— Begin —

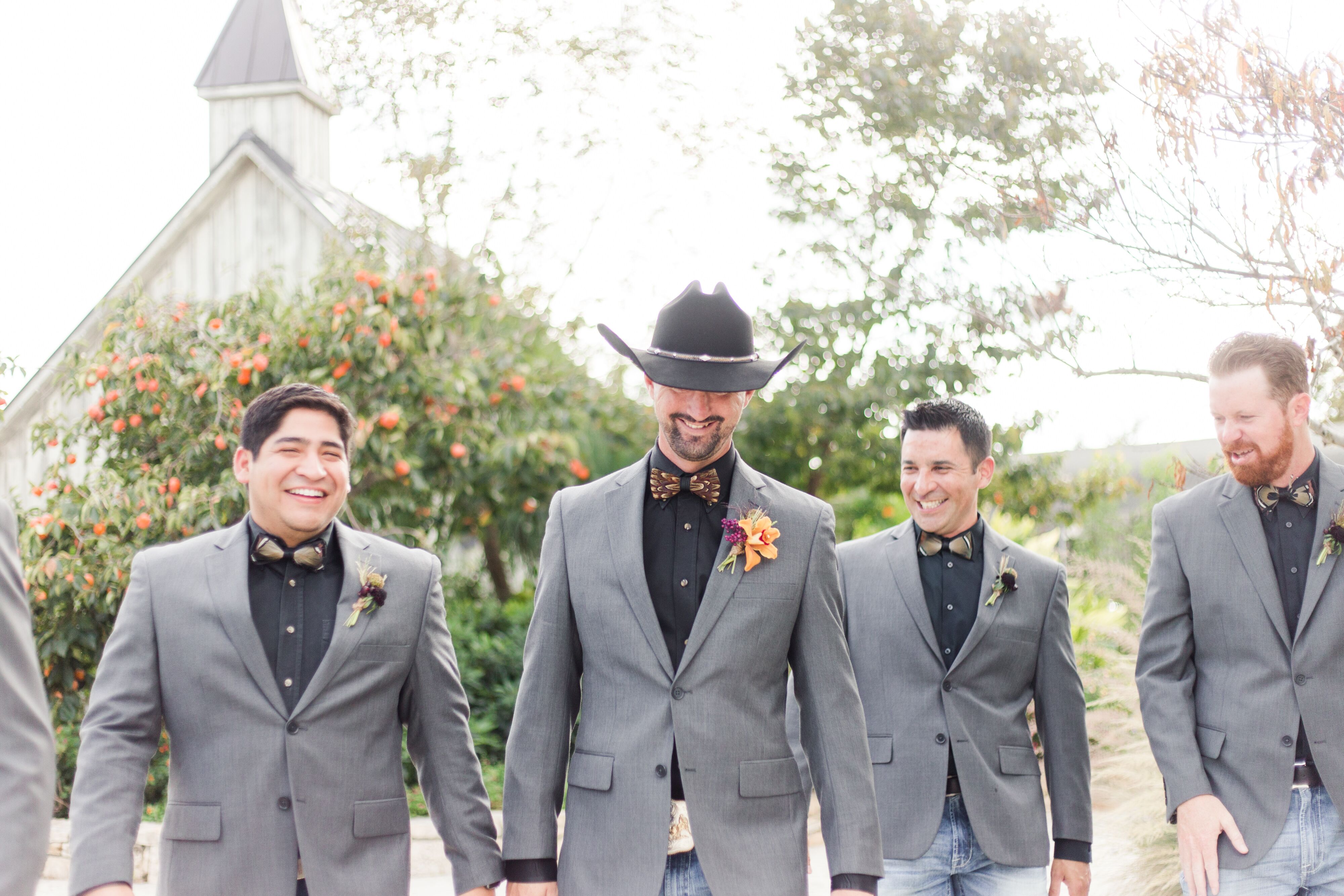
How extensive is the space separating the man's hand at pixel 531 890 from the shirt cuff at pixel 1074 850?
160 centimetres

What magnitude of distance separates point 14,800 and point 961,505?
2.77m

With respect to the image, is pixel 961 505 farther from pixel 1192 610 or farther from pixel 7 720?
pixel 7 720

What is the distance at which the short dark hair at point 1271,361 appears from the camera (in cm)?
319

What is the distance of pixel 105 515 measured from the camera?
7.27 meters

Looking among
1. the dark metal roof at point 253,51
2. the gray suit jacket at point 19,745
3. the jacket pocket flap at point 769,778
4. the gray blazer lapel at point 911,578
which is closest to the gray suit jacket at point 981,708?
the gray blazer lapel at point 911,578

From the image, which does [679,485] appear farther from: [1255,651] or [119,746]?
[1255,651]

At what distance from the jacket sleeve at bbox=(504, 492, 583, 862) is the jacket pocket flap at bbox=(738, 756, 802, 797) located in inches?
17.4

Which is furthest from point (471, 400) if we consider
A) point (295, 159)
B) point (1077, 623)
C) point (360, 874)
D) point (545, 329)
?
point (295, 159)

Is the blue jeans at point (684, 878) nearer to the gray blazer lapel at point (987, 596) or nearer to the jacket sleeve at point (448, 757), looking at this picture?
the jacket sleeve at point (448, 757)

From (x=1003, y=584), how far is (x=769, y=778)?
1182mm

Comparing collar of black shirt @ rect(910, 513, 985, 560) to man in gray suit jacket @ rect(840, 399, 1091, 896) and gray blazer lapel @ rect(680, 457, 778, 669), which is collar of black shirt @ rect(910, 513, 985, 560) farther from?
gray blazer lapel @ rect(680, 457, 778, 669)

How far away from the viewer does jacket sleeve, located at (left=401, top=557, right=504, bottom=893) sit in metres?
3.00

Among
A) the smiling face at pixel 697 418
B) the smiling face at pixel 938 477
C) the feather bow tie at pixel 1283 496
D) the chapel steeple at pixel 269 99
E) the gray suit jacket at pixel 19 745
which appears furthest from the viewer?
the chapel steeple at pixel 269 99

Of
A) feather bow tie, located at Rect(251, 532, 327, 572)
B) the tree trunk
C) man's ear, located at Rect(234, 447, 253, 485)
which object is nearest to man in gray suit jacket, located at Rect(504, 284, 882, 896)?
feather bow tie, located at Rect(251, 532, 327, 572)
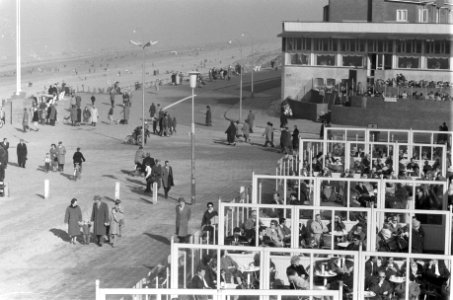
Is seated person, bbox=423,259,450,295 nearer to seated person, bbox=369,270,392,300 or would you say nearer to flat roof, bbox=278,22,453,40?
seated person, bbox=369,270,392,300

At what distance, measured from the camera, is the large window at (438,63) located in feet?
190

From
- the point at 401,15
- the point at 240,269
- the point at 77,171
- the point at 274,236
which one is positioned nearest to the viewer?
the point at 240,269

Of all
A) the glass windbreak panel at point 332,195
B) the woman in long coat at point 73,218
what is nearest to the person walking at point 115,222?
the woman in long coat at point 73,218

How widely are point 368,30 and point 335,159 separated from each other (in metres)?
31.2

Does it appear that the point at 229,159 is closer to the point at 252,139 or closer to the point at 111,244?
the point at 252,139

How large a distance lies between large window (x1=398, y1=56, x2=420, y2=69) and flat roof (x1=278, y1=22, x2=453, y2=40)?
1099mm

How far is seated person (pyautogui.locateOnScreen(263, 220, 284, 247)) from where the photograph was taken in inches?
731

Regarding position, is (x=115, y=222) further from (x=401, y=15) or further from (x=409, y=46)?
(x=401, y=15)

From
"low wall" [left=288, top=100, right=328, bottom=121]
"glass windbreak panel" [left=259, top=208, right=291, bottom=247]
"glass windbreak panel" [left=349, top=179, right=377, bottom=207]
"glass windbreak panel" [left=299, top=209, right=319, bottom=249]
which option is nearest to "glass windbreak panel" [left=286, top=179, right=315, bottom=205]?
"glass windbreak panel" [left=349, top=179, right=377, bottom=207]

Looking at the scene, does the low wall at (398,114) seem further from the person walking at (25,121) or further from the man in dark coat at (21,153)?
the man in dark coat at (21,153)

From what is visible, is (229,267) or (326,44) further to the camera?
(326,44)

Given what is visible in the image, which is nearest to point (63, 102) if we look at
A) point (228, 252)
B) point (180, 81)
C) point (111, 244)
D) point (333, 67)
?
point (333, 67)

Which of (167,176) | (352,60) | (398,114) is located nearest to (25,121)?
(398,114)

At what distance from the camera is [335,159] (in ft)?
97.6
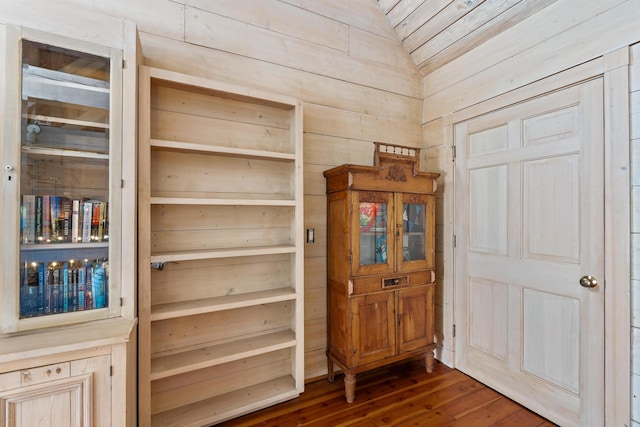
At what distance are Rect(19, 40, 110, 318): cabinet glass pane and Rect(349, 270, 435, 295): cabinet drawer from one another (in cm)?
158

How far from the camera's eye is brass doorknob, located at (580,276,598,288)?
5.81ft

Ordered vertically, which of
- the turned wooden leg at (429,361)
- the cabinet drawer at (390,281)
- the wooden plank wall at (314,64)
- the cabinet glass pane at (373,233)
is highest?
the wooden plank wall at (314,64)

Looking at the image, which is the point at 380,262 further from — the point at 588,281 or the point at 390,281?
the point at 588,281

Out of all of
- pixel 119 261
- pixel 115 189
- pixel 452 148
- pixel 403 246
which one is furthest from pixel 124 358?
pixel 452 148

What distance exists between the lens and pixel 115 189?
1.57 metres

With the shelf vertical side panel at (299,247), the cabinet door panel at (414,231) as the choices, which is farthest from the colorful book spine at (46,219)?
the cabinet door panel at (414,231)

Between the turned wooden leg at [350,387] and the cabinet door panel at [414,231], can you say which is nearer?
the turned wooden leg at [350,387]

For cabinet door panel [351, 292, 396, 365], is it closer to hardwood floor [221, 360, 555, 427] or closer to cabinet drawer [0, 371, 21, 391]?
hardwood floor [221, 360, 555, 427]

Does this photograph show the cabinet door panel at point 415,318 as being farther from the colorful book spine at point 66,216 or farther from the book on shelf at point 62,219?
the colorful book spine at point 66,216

— End —

**Your instructions:**
Copy exactly the lines from the one containing "Ordered vertically, which of" through the last line of the records, both included, and nothing else.

**Output for this exercise:**
Ordered vertically, which of
- the turned wooden leg at (429,361)
- the cabinet drawer at (390,281)
- the wooden plank wall at (314,64)
- the cabinet glass pane at (373,233)
is highest?
the wooden plank wall at (314,64)

Looking at the image, which is the point at 380,262 further from — the point at 588,281 or the point at 390,281?
the point at 588,281

Out of all of
- pixel 119 261
- pixel 115 189
- pixel 452 148
- pixel 403 246
which one is furthest from pixel 124 358?
pixel 452 148

What distance exists between the lens and pixel 115 189?
1.57 metres

With the shelf vertical side panel at (299,247), the cabinet door panel at (414,231) as the choices, which is farthest from the colorful book spine at (46,219)?
the cabinet door panel at (414,231)

Between the turned wooden leg at [350,387] and the cabinet door panel at [414,231], can you say which is nearer?
the turned wooden leg at [350,387]

For cabinet door panel [351, 292, 396, 365], is it closer to hardwood floor [221, 360, 555, 427] or closer to cabinet drawer [0, 371, 21, 391]?
hardwood floor [221, 360, 555, 427]

Does this photograph show the cabinet door panel at point 415,318 as being farther from the colorful book spine at point 66,216 or farther from the book on shelf at point 62,219?
the colorful book spine at point 66,216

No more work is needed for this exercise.